▶ [Problem description]:
The exercise asks for every line of the data to be reproduced exactly.

▶ [Supplied material]:
━━━━━━━━━━━━━━━━━━━━

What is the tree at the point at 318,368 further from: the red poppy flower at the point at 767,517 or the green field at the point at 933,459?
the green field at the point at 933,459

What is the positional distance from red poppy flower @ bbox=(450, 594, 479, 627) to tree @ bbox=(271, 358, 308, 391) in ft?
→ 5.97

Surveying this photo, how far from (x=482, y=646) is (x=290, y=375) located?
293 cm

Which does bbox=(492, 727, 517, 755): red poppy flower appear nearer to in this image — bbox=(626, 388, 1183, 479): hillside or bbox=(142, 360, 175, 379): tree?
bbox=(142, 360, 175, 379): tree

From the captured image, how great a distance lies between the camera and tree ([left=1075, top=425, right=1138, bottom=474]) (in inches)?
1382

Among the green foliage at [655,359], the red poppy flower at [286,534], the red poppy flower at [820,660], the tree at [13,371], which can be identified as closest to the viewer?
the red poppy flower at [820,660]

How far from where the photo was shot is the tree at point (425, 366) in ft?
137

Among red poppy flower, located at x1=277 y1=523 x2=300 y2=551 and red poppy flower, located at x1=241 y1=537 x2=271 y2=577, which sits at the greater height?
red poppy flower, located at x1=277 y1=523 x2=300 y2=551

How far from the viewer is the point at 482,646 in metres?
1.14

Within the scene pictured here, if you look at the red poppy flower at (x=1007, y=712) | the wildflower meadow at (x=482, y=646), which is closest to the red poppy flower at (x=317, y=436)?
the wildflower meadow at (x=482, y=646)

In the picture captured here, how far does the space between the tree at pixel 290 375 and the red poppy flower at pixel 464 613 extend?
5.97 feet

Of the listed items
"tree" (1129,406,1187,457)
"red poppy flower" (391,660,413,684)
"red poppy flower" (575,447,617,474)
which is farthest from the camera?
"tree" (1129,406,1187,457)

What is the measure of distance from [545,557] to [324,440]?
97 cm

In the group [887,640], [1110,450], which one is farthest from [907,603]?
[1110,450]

━━━━━━━━━━━━━━━━━━━━

▶ [Written response]:
What is the tree at the point at 318,368 further from: the red poppy flower at the point at 767,517 or the green field at the point at 933,459?
the green field at the point at 933,459

What is the positional distance from red poppy flower @ bbox=(450, 594, 479, 627) to tree @ bbox=(271, 358, 308, 391) in ft?
→ 5.97

Surveying this photo, how far from (x=482, y=646) is (x=290, y=375) located?
293 cm

Which does bbox=(492, 727, 517, 755): red poppy flower appear nearer to in this image — bbox=(626, 388, 1183, 479): hillside or bbox=(142, 360, 175, 379): tree?
bbox=(142, 360, 175, 379): tree

From the captured image, how great a distance lies between the camera and tree ([left=1075, top=425, right=1138, bottom=474]) (in inches)?
1382

Among the green foliage at [655,359], the red poppy flower at [286,534], the red poppy flower at [820,660], the tree at [13,371], which can be identified as closest to the viewer?
the red poppy flower at [820,660]

How far from where the photo was shot is the tree at point (425, 366) in ft?
137

Among red poppy flower, located at x1=277 y1=523 x2=300 y2=551 and red poppy flower, located at x1=241 y1=537 x2=271 y2=577, which sits at the greater height?
red poppy flower, located at x1=277 y1=523 x2=300 y2=551

How far from the viewer is the point at 482,646 in metres?
1.14

Within the scene pictured here, if you look at the red poppy flower at (x=1007, y=712) | the wildflower meadow at (x=482, y=646), which is closest to the red poppy flower at (x=317, y=436)?
the wildflower meadow at (x=482, y=646)

In the picture captured here, how far does the space between the tree at pixel 290 375 and the red poppy flower at pixel 464 613 extend?
5.97 feet

Of the listed items
"tree" (1129,406,1187,457)
"red poppy flower" (391,660,413,684)
"red poppy flower" (575,447,617,474)
which is farthest from the camera?
"tree" (1129,406,1187,457)

What is the measure of distance from [545,557] to [324,440]?
97 cm

In the group [887,640], [1110,450], which one is farthest from [907,603]?
[1110,450]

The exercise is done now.